Weitzman compared Hamas to ISIS, but with a distinct difference. 

“ISIS didn’t have a country behind them like Iran. ISIS wasn’t controlling a territory like Hamas is,” Weitzman said. “That’s the difference between ISIS and Hamas. They have the country behind them, and they’re controlling a country. I don’t know how you get rid of them.” 

The Hamas Oct. 7 attack killed over 1,300 Israelis, injuring several thousand, and a few hundred, including children and elderly, were kidnapped and taken to Gaza. 

Ari Ackerman said the terrorist attacks hit the Jewish community hard, leaving them isolated and alone.

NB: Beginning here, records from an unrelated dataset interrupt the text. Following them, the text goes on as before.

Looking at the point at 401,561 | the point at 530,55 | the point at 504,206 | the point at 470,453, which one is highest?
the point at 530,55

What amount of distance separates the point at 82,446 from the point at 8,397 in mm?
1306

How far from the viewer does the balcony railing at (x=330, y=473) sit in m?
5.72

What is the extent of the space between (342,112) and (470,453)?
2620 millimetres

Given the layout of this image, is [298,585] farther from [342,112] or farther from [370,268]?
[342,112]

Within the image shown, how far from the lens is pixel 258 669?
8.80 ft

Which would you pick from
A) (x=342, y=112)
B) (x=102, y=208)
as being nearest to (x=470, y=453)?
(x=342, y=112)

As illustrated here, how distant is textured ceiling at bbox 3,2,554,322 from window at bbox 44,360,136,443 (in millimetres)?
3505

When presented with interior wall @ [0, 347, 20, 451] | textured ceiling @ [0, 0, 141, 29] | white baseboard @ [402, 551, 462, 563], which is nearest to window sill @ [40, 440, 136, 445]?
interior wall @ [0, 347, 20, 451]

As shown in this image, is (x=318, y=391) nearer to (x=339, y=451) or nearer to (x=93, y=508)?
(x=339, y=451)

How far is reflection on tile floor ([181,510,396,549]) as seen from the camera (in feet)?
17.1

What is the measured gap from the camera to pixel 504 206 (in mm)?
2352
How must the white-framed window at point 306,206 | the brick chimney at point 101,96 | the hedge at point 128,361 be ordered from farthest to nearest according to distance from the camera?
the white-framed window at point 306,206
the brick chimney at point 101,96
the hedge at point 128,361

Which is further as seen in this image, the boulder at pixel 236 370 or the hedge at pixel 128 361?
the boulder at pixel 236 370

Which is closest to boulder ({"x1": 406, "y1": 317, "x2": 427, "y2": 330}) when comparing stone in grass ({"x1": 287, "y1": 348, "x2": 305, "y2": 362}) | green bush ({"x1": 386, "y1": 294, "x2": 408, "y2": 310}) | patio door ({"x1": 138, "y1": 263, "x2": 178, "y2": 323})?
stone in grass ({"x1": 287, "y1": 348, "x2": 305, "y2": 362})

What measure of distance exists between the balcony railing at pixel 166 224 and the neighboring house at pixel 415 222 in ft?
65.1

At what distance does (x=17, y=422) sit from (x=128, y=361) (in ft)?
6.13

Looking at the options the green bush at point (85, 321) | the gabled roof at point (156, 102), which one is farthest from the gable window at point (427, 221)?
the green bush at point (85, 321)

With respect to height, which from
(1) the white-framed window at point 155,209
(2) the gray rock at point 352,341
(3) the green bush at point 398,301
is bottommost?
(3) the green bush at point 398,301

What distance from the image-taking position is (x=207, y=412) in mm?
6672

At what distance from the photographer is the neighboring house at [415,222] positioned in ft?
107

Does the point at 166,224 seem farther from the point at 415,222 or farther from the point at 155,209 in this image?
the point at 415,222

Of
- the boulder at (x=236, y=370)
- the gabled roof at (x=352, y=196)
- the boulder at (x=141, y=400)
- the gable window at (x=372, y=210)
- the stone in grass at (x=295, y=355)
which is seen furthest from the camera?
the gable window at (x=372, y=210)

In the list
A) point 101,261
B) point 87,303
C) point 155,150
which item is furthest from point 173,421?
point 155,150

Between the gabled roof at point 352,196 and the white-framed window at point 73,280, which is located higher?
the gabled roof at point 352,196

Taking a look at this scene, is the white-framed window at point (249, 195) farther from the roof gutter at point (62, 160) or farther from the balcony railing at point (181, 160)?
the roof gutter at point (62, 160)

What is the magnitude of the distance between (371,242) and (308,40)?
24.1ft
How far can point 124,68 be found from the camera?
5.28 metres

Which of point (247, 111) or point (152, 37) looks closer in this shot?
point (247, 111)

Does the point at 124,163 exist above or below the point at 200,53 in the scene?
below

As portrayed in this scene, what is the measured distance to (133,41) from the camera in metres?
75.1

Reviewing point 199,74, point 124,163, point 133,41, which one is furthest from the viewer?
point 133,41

The gathering, which Ackerman co-organized, was intended to  connect Jews who felt pride in their Judaism. 

Ackerman said he went through a range of emotions from shock  and sadness to anxiety and disbelief when he learned of the terror  attack.

“Just the sleepless nights I’ve had since then, thinking about this country and the hostages and all the families and the ones that were brutally slaughtered,” Ackerman said. 

Ackerman said the pro-Palestinian protests immediately after the attacks were “unacceptable.” 

“Anybody that could stand with a terrorist organization that so clearly did abhorrent acts that are unknown to mankind before that, and to say we stand with the Palestinians the day after, means you stand with Hamas, and that is unacceptable,” Ackerman said. 

Deborah Koenigsberger, president of TriBeCa Synagogue — the only fully-operating and traditional synagogue below Canal Street — loved that her temple was filled with young Jews and was touched by the speeches. 

“It’s only up to us to protect us and to keep going, and we cannot let anybody do what they did to us so many times,”  Koenigsberger said.